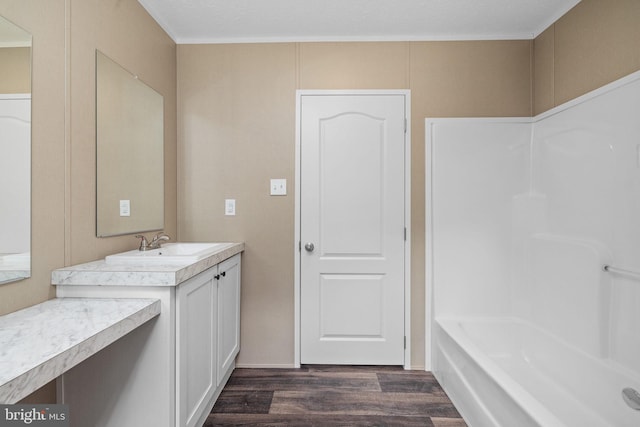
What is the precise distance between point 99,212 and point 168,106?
1025 mm

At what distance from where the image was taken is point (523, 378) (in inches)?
81.4

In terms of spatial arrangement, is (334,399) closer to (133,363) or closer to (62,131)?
(133,363)

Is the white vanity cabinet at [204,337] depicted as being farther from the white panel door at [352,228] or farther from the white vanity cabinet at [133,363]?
the white panel door at [352,228]

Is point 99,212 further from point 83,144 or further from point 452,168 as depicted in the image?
point 452,168

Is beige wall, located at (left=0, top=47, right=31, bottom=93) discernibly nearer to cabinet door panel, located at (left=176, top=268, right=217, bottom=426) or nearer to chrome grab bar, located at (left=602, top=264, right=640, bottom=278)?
cabinet door panel, located at (left=176, top=268, right=217, bottom=426)

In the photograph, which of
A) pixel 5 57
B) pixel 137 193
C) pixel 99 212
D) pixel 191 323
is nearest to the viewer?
pixel 5 57

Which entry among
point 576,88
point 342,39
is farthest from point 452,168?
point 342,39

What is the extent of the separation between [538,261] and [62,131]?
9.38 feet

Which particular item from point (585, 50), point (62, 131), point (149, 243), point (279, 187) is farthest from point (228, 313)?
point (585, 50)

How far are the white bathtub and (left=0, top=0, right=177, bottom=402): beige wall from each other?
6.36ft

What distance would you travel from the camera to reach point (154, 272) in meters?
1.33

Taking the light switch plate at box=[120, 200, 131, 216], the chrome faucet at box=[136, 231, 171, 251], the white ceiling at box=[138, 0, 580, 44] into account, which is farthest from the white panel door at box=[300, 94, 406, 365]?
the light switch plate at box=[120, 200, 131, 216]

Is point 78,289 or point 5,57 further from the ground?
point 5,57

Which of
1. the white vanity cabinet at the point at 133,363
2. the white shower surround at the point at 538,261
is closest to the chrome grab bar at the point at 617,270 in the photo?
the white shower surround at the point at 538,261
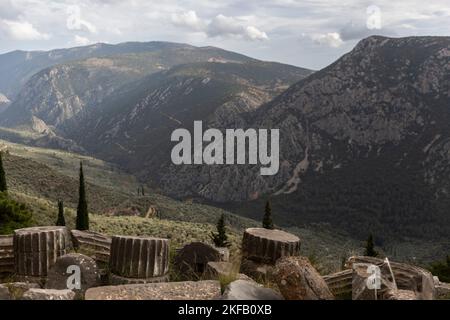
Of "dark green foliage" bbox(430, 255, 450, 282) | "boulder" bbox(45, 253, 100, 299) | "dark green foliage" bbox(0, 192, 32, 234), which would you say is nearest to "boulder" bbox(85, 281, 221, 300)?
"boulder" bbox(45, 253, 100, 299)

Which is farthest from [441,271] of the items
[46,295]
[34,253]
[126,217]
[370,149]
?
[370,149]

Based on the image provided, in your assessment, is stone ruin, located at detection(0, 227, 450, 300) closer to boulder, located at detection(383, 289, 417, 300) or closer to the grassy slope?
boulder, located at detection(383, 289, 417, 300)

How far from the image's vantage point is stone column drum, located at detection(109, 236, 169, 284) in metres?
10.2

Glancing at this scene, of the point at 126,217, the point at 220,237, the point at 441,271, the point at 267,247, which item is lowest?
the point at 126,217

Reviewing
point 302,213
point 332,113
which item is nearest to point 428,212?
point 302,213

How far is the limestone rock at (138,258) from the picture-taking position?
10.3 meters

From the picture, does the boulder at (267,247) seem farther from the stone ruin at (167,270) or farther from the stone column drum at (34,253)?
the stone column drum at (34,253)

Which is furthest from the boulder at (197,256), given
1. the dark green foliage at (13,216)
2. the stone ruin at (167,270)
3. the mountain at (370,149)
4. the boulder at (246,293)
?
the mountain at (370,149)

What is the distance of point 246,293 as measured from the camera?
6949mm

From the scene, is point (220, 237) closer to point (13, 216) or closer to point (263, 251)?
point (13, 216)

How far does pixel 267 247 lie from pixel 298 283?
15.2 ft

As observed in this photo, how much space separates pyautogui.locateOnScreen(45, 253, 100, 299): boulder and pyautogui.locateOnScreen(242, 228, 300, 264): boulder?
4.28 metres
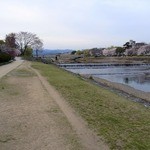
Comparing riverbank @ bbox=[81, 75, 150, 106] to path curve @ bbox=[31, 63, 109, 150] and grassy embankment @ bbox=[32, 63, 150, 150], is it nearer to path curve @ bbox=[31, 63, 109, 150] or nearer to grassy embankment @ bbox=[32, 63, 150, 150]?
grassy embankment @ bbox=[32, 63, 150, 150]

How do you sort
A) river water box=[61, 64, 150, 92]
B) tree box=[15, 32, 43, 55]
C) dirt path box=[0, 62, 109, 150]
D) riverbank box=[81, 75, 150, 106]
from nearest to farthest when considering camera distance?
dirt path box=[0, 62, 109, 150] < riverbank box=[81, 75, 150, 106] < river water box=[61, 64, 150, 92] < tree box=[15, 32, 43, 55]

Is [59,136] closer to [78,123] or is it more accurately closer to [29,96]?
[78,123]

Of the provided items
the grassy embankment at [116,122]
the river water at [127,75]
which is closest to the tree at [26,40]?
the river water at [127,75]

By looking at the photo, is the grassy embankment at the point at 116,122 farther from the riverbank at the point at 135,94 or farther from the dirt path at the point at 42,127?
the riverbank at the point at 135,94

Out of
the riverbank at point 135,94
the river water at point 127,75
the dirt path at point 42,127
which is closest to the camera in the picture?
the dirt path at point 42,127

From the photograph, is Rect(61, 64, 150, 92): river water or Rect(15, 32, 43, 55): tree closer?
Rect(61, 64, 150, 92): river water

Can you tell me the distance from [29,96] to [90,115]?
5202 mm

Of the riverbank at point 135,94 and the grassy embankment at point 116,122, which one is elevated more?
the grassy embankment at point 116,122

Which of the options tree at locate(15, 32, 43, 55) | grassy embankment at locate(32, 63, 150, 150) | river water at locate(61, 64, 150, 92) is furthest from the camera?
tree at locate(15, 32, 43, 55)

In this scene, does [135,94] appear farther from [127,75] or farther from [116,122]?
[127,75]

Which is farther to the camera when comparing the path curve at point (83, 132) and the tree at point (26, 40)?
the tree at point (26, 40)

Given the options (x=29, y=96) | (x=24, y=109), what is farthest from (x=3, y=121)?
(x=29, y=96)

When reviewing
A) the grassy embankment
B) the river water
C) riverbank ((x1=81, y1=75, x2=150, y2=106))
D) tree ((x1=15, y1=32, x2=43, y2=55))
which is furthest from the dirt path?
tree ((x1=15, y1=32, x2=43, y2=55))

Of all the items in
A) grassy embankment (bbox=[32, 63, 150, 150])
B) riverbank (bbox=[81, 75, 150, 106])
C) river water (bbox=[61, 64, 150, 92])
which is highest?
grassy embankment (bbox=[32, 63, 150, 150])
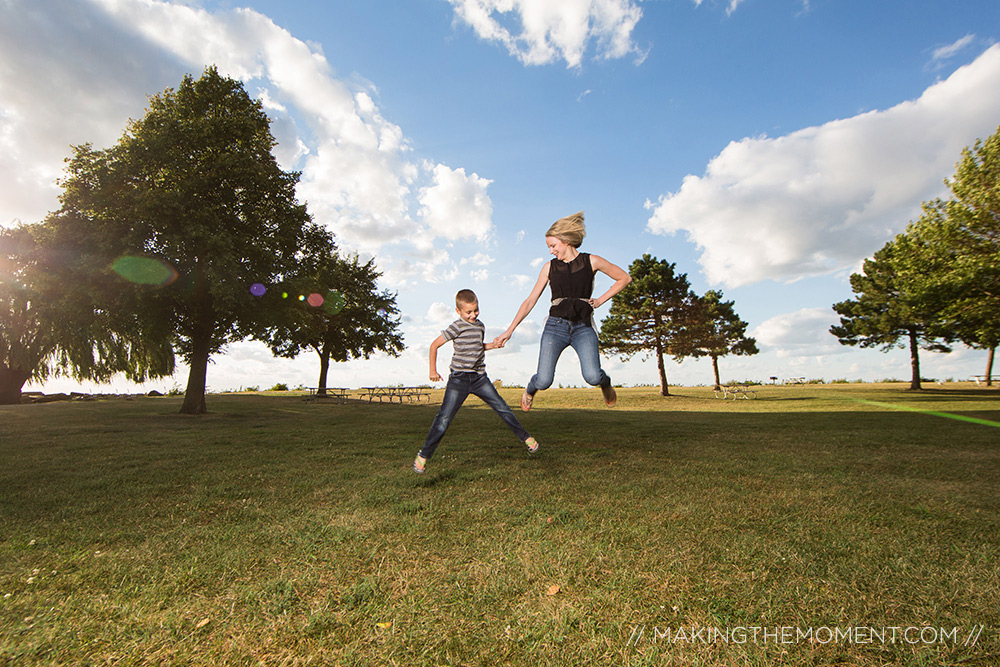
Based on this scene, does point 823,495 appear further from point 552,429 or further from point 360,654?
point 552,429

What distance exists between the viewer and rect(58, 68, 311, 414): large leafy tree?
18.3 m

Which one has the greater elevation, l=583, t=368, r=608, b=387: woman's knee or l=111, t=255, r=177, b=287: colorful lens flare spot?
l=111, t=255, r=177, b=287: colorful lens flare spot

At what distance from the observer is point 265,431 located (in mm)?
14188

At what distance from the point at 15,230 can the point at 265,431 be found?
2901 cm

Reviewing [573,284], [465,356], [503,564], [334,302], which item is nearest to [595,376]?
[573,284]

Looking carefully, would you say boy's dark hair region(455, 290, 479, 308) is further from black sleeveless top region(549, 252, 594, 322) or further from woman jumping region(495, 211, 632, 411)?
black sleeveless top region(549, 252, 594, 322)

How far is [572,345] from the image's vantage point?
21.4 ft

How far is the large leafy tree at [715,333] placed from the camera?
3881 centimetres

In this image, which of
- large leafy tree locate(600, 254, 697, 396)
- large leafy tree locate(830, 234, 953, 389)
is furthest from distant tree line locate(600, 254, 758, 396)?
large leafy tree locate(830, 234, 953, 389)

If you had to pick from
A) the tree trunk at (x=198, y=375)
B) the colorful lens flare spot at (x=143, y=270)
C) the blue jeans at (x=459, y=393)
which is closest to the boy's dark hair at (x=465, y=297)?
the blue jeans at (x=459, y=393)

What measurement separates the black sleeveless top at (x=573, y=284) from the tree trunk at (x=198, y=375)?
813 inches

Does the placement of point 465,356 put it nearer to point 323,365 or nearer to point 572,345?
point 572,345

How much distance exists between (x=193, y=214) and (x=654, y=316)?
3253 cm

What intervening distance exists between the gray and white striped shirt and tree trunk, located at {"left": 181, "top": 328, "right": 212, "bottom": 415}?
1972 centimetres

#### OBJECTIVE:
Write out again, word for word, the lines starting at the one containing "How far is the limestone" and ending at the one containing "4.28 metres", with both of those lines included.

#### EXERCISE SOLUTION:
How far is the limestone rock at (138,258) from the picture-taking position?
10.3 meters

From the picture, does the boulder at (267,247) seem farther from the stone ruin at (167,270) or farther from the stone column drum at (34,253)?
the stone column drum at (34,253)

Which is furthest from the boulder at (197,256), given
1. the dark green foliage at (13,216)
2. the stone ruin at (167,270)
3. the mountain at (370,149)
4. the boulder at (246,293)
?
the mountain at (370,149)

What is the distance of point 246,293 as measured from the camera?
6949mm

From the scene, is point (220, 237) closer to point (13, 216) or closer to point (263, 251)?
point (13, 216)

How far does pixel 267 247 lie from pixel 298 283?
15.2 ft

As observed in this photo, how much space separates pyautogui.locateOnScreen(45, 253, 100, 299): boulder and pyautogui.locateOnScreen(242, 228, 300, 264): boulder?
4.28 metres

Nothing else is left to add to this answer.